Image-based spatial reasoning data
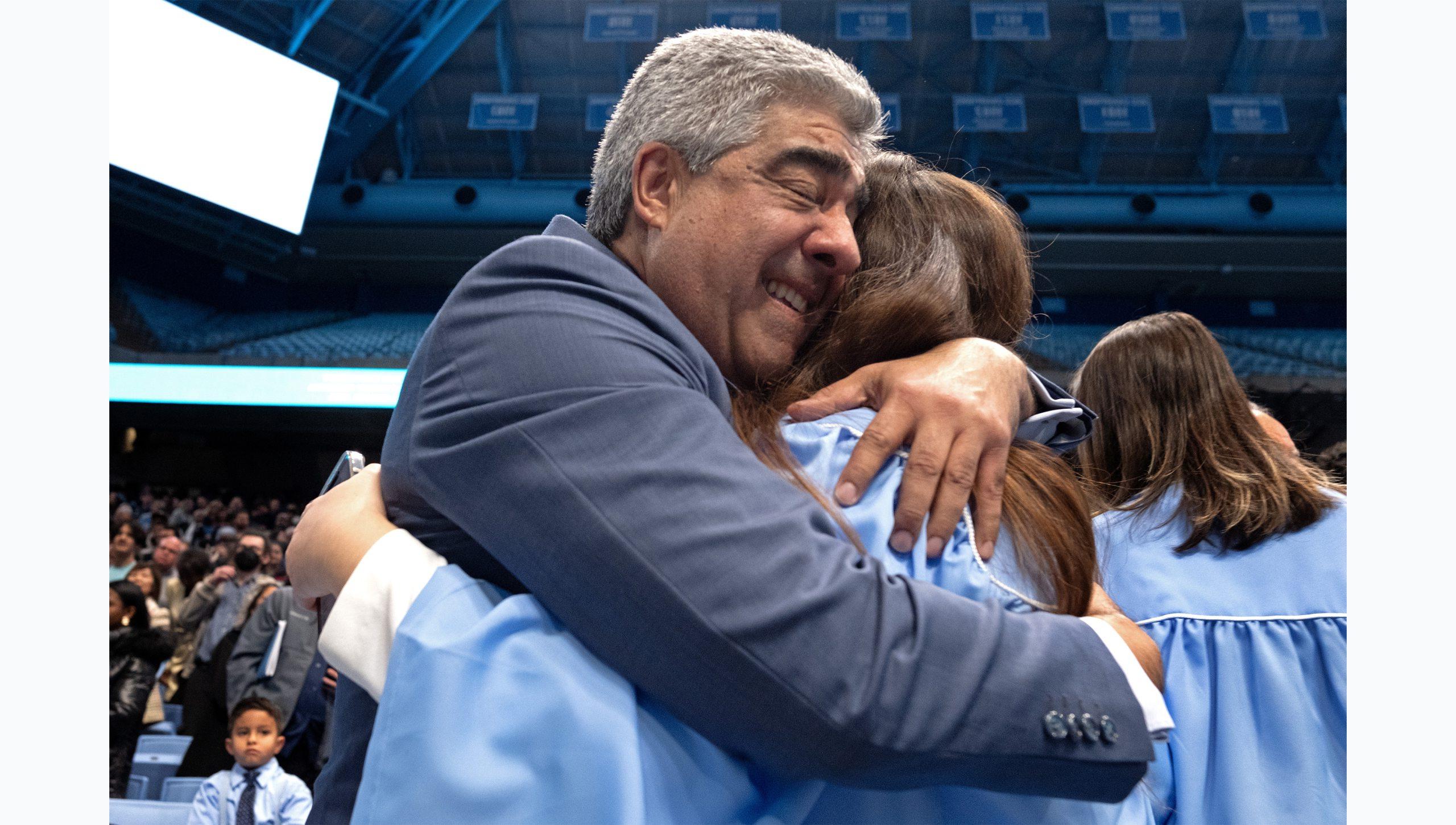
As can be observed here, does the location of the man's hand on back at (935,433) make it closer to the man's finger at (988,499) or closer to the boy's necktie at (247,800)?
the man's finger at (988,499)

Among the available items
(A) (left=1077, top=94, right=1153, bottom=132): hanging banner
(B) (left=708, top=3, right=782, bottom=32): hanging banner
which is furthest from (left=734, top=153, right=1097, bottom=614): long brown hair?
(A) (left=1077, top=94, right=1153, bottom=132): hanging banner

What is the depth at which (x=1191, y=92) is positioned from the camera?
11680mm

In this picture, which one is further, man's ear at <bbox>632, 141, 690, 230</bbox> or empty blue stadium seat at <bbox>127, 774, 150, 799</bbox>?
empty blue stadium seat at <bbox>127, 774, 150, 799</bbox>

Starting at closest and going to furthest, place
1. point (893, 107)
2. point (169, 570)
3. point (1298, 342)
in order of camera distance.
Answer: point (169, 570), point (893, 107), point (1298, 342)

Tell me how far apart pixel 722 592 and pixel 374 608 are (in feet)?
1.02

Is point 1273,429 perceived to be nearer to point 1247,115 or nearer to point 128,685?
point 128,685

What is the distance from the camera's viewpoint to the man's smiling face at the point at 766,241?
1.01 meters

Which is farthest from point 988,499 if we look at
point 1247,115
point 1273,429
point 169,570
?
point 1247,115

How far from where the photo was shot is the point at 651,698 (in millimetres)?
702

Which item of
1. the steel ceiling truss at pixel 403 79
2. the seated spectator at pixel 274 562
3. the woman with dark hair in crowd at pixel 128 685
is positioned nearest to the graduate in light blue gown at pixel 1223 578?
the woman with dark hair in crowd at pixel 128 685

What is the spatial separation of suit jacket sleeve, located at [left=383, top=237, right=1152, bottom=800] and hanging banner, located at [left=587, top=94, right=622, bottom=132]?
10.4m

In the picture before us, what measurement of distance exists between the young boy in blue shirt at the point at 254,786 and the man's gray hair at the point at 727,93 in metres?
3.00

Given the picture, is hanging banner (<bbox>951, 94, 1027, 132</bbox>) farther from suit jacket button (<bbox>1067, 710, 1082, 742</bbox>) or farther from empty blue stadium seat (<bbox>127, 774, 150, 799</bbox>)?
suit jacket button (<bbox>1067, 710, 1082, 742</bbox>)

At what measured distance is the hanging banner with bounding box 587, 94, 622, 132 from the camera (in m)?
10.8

### Aim of the exercise
Reproduce every entry above word for word, omitting the pictures.

### Response to this task
As can be observed here, does the location of the man's hand on back at (935,433) make it closer to the man's finger at (988,499) or closer to the boy's necktie at (247,800)?
the man's finger at (988,499)

Among the available items
(A) (left=1077, top=94, right=1153, bottom=132): hanging banner
(B) (left=708, top=3, right=782, bottom=32): hanging banner
which is furthest from (left=734, top=153, right=1097, bottom=614): long brown hair?
(A) (left=1077, top=94, right=1153, bottom=132): hanging banner

What is the depth at which (x=1191, y=92) is positioned from the camera?
11680mm

In this picture, which one is further, man's ear at <bbox>632, 141, 690, 230</bbox> or empty blue stadium seat at <bbox>127, 774, 150, 799</bbox>?
empty blue stadium seat at <bbox>127, 774, 150, 799</bbox>

Starting at closest and going to furthest, place
1. point (893, 107)
2. point (169, 570)
3. point (1298, 342)
in order of camera distance.
Answer: point (169, 570), point (893, 107), point (1298, 342)

Tell me how far apart pixel 722 592 and pixel 374 608 are (in feet)?
1.02

Is point 1273,429 perceived to be nearer to point 1247,115 or nearer to point 128,685?
point 128,685

What is the distance from the camera's viewpoint to the man's smiling face at the point at 766,241?
1.01 meters

Which is farthest from point 988,499 if we look at
point 1247,115
point 1273,429
point 169,570
?
point 1247,115

How far from where the photo was shot is the point at 651,698 (in millimetres)?
702

Which item of
1. the steel ceiling truss at pixel 403 79
2. the seated spectator at pixel 274 562
3. the woman with dark hair in crowd at pixel 128 685
is positioned nearest to the graduate in light blue gown at pixel 1223 578?
the woman with dark hair in crowd at pixel 128 685

What is the spatial separation of suit jacket sleeve, located at [left=383, top=237, right=1152, bottom=800] and hanging banner, located at [left=587, top=94, right=622, bottom=132]?
10.4m

In the picture before us, what measurement of distance exists between the young boy in blue shirt at the point at 254,786 and the man's gray hair at the point at 727,93 in metres?
3.00

Given the picture, is hanging banner (<bbox>951, 94, 1027, 132</bbox>) farther from suit jacket button (<bbox>1067, 710, 1082, 742</bbox>) or farther from empty blue stadium seat (<bbox>127, 774, 150, 799</bbox>)?
suit jacket button (<bbox>1067, 710, 1082, 742</bbox>)

At what measured distance is the hanging banner with bounding box 587, 94, 622, 132 from the camera (in m)?
10.8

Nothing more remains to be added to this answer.